Dictionaries (dict)#


For one of your practice problems in this lesson, you will be implementing a function to find the count of each word in a file. It’s not clear how you could use a list or set to solve this problem since you need to be able to answer the question: “for a given word, how many of them have we seen?”

A list seems like it’s more on the right track, but unfortunately, the indices have to be numbers! There is no way of using a list to say that a word should be an index.

Introduction to dict#

The last data structure we are going to learn in this lesson is called a dictionary (in Python, written as dict ). A dict is a very powerful data structure since it acts, in some sense, as a more generalized list . Essentially a dict is much like a list , but allows you to store any type as the index while a list only allows numbers from 0 to len - 1 as valid indices.

To create a dict in Python, you use the syntax in the following snippet.
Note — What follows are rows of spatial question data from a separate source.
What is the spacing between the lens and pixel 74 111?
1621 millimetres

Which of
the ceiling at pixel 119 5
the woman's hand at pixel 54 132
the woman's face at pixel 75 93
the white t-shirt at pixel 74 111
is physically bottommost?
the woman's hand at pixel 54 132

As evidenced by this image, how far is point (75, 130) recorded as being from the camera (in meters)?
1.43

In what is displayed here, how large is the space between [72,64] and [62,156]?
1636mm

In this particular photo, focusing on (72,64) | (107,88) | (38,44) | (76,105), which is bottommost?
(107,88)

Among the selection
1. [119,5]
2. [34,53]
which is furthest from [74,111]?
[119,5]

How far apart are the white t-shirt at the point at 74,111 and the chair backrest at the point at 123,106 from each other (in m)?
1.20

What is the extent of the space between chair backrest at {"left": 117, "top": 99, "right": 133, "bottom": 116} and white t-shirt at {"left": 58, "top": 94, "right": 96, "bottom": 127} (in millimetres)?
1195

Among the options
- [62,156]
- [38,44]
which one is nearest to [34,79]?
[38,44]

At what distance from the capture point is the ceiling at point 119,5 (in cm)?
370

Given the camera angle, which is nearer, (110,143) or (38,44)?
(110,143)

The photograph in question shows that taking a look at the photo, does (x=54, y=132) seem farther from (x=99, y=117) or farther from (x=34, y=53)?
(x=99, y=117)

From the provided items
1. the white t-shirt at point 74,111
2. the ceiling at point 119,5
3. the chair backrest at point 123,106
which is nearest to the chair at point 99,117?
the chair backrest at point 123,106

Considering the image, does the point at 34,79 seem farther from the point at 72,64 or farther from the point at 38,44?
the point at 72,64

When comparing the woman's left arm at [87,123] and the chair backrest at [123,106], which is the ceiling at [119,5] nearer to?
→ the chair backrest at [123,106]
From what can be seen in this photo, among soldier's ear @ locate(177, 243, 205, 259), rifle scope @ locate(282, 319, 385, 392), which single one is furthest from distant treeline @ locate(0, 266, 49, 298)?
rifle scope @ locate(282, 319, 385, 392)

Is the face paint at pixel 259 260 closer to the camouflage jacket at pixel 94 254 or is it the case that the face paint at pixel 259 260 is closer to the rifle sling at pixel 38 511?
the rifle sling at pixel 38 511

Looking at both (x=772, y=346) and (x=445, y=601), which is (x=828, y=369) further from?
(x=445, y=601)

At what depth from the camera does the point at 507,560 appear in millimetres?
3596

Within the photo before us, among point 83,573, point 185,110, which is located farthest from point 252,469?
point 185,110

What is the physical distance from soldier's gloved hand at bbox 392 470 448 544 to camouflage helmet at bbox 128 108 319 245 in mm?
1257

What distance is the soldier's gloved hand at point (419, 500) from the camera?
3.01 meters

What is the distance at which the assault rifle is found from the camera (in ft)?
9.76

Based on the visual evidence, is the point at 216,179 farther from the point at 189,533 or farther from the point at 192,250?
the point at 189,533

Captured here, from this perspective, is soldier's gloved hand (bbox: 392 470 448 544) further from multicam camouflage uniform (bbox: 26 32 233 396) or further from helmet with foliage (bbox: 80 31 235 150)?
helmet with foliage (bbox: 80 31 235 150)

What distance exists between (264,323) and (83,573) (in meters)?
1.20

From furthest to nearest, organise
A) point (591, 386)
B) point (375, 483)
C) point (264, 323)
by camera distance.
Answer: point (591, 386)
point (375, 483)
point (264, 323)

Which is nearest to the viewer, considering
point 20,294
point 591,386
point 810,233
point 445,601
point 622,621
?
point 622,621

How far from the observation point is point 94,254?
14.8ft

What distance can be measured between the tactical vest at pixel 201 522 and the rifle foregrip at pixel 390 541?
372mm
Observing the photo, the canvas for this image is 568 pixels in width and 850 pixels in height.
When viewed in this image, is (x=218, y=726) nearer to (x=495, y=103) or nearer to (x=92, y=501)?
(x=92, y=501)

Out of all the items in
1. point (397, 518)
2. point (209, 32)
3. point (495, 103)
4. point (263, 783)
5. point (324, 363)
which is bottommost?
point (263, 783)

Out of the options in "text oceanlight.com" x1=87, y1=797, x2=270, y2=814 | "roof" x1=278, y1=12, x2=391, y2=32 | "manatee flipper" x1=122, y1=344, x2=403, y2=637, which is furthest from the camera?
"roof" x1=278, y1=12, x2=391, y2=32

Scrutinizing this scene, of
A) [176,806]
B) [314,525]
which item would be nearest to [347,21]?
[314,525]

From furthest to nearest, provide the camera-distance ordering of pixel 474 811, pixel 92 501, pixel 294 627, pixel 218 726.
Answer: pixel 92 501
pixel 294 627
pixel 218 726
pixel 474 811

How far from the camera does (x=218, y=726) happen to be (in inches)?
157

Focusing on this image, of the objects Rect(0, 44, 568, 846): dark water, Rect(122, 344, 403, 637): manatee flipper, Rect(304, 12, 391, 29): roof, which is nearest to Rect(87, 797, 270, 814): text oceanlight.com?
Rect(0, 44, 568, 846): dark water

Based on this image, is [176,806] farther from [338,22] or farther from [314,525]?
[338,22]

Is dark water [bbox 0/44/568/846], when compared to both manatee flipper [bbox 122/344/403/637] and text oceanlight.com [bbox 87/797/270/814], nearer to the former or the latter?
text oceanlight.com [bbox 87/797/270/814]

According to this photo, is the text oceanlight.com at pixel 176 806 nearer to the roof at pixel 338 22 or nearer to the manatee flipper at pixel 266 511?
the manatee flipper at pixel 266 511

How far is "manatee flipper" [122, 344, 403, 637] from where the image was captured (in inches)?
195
Note that dict supports the square-bracket notation for accessing a value, but now you can use any value for the index. In fact, dict uses a different term for the index to reduce confusion with list s: we call the “index” of an entry in a dict its key. We describe a dict as a bunch of key/value pairs that are accessible via the key.

d = {'a': 1, 'b': 17, 47: 'scurvy'}
print(d)
# This makes a dictionary with the following keys/values:
#   The key 'a' is associated to the value 1
#   The key 'b' is associated to the value 17
#   The key  47 is associated to the value 'scurvy'

# You can get/set the value for a key using the square-bracket notation
print(d['b'])

d['dogs'] = 'cute'
print(d)

# If a key already exists in the dict, it will be overwritten if you set it
d['dogs'] = 'very adorable'
print(d)

The nice thing is you have a pretty solid understanding of how to use a dict already because you know how to use list s! The semantics of accessing/setting a value associated to a key are very similar to accessing/setting a value associated to an index in a list .

If you try to look up a key that is not in the dict , you will run into a KeyError , as shown in the following snippet. As a note, we also show how to make an empty dict with the syntax {} (just like an empty list is [] ).

d = {}
d['dogs'] = 'very cute'
print(d['cats'])

To prevent this error, you can use the in keyword to see if a key is in a dict before trying to access it.

d = {}
d['dogs'] = 'very cute'
if 'cats' in d:
    print(d['cats'])
else:
    print('No cats!')

Example#

Imagine we had a list of strings, and we wanted to find the sum of the word lengths that start with each letter. For example, with the list ['cats', 'dogs', 'deers'] we would report the sum of the lengths of strings that start with 'c' is 4 while the sum of the lengths of strings that start with 'd' is 9. We will write a function called count_lengths to solve this problem. The function should take a list of words (all str ) and we can assume none of the str are the empty string.

This seems like the task of a dict where the keys are the first letters of the words, and the values are the sum of the lengths. Let’s try to write a function to use the things we have seen so far to do this!

def count_lengths(words):
    counts = {}
    for word in words:
        first_letter = word[0]
        counts[first_letter] = counts[first_letter] + len(word)
    return counts

print(count_lengths(['cats', 'dogs', 'deers']))

We ran into an error! What happened?

It turns out we crashed on the first word in the list 'cats' . We get the first letter 'c' and we try to get the value in the dictionary associated to the key 'c' when we evaluate counts[first_letter] + len(word) . Remember though, if a key is not present, we get a KeyError which is exactly what happened in this snippet.

To fix this, we need to introduce a common pattern when working with dict s. If you are ever adding values to a dict , you commonly need to think about the cases:

  • This is the first time we have seen the key

  • We have seen the key before

Depending on which case you are in, you need to write different code to handle the fact that the key is not present in the dict in the first case. We can easily fix this by introducing a check that uses in , but the pattern does look a bit odd at first. All of the added code is inside the loop, and is there to avoid getting this KeyError .

def count_lengths(words):
    counts = {}
    for word in words:
        first_letter = word[0]
        if first_letter in counts:
            counts[first_letter] = counts[first_letter] + len(word)
        else:
            counts[first_letter] = len(word)
    return counts

print(count_lengths(['cats', 'dogs', 'deers']))

To explain what this if -check is doing in English: If we haven’t seen the key before, we can just go ahead and set it to the length of the current word. If we have seen it before, we take the current sum for this key and add on the length of the current word.

Note

A very common bug when you’re first working with dicts is forgetting this type of pattern to handle the first time you see a key.